__ABOUT THIS EXERCISE__:
Make an exact copy of all the data, pictures excluded.

Saved entries
····················

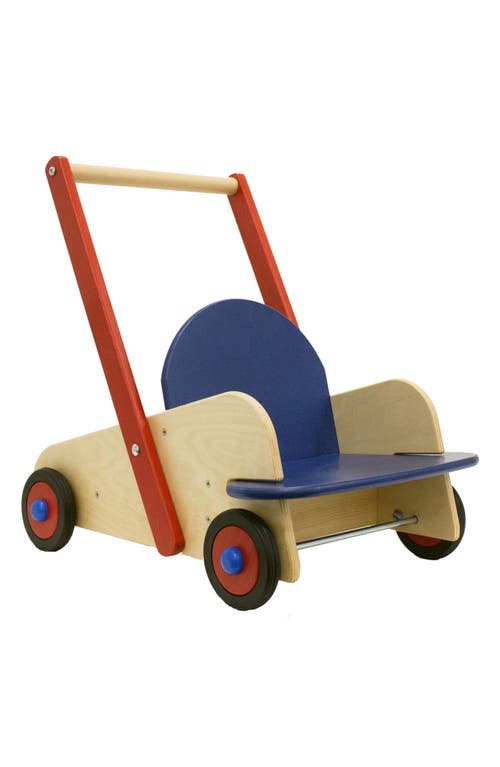 HABA Walker Wagon in Brown/Red And Blue at Nordstrom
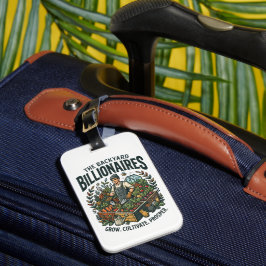 Etiqueta De Bagagem Bilionários do Quintal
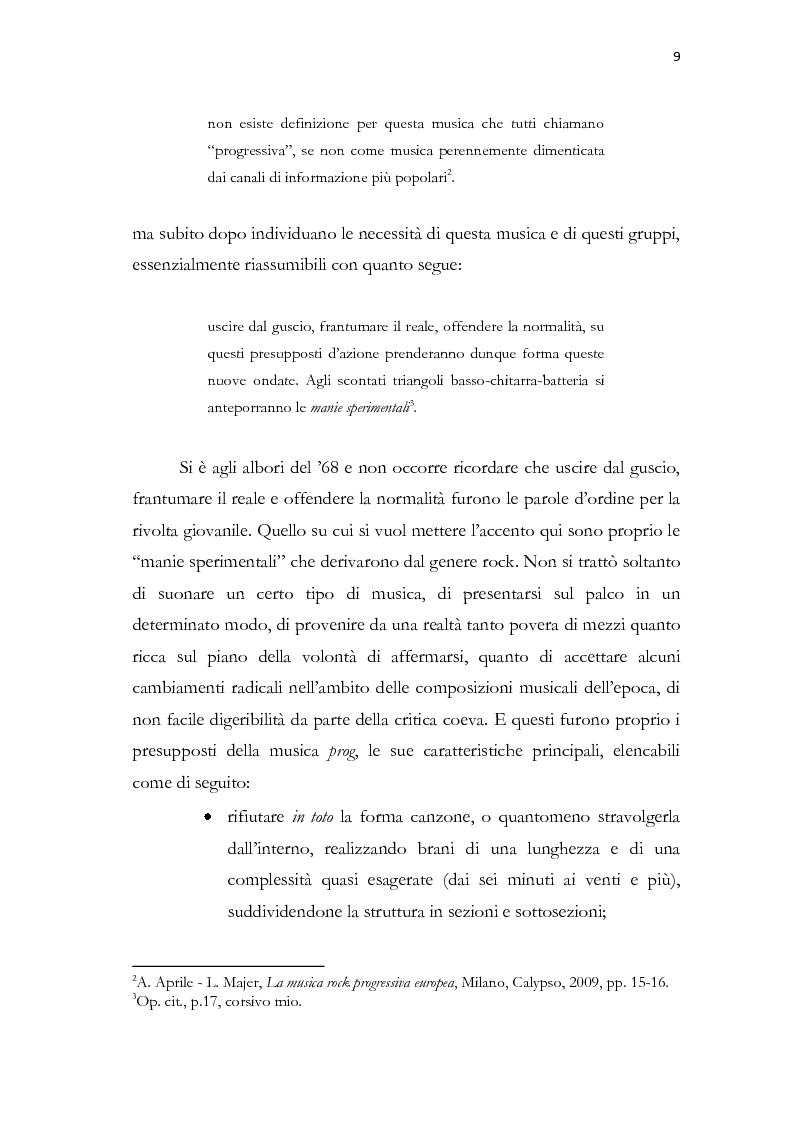 Quello Su Cui Si Vuol Mettere L Accento Qui Sono Proprio Le Manie Sperimentali Che Derivarono Dal Genere Rock Tesionline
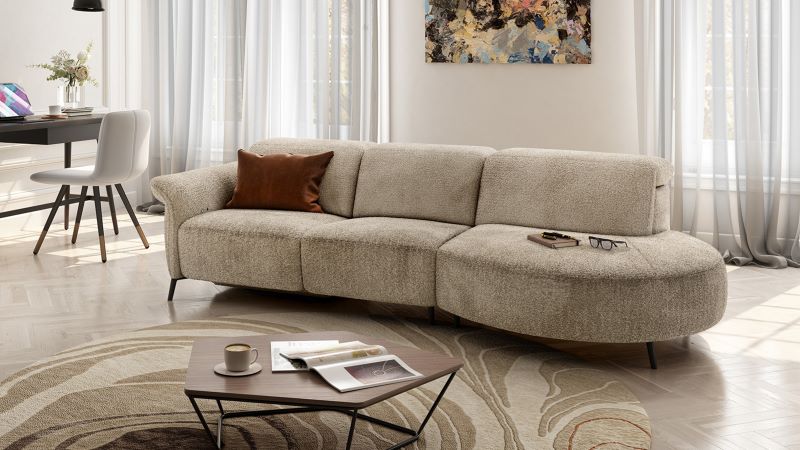 Natuzzi Editions lança sofá inspirado em Veneza
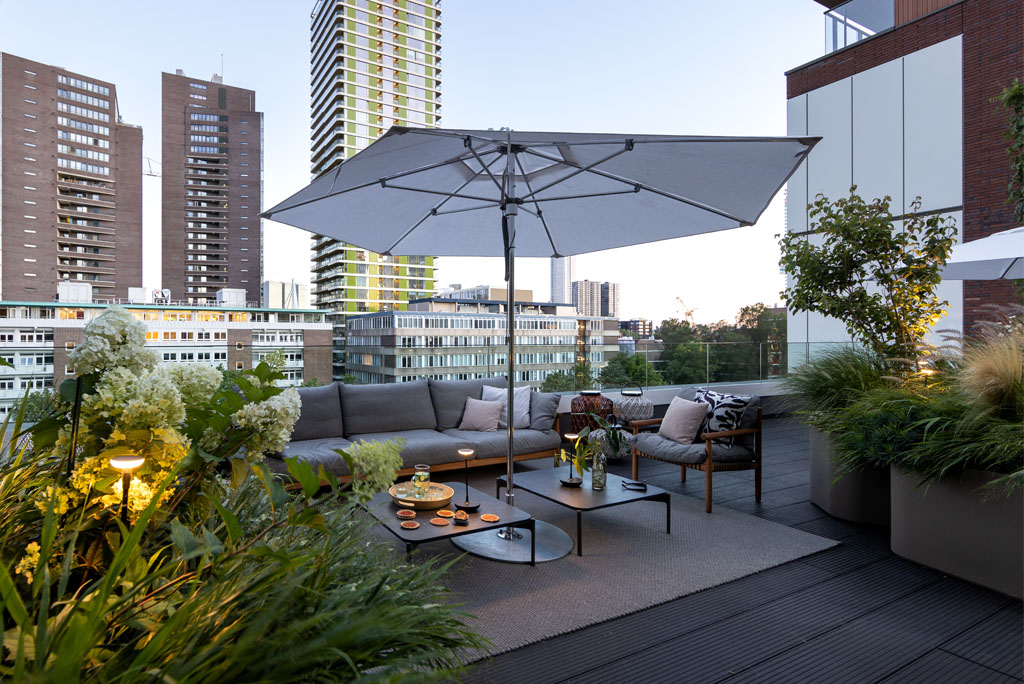 Erwin Stam Tuinstudio | roof terrace Rotterdam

····················

__EXERCISE RESPONSE__:
 HABA Walker Wagon in Brown/Red And Blue at Nordstrom
 Etiqueta De Bagagem Bilionários do Quintal
 Quello Su Cui Si Vuol Mettere L Accento Qui Sono Proprio Le Manie Sperimentali Che Derivarono Dal Genere Rock Tesionline
 Natuzzi Editions lança sofá inspirado em Veneza
 Erwin Stam Tuinstudio | roof terrace Rotterdam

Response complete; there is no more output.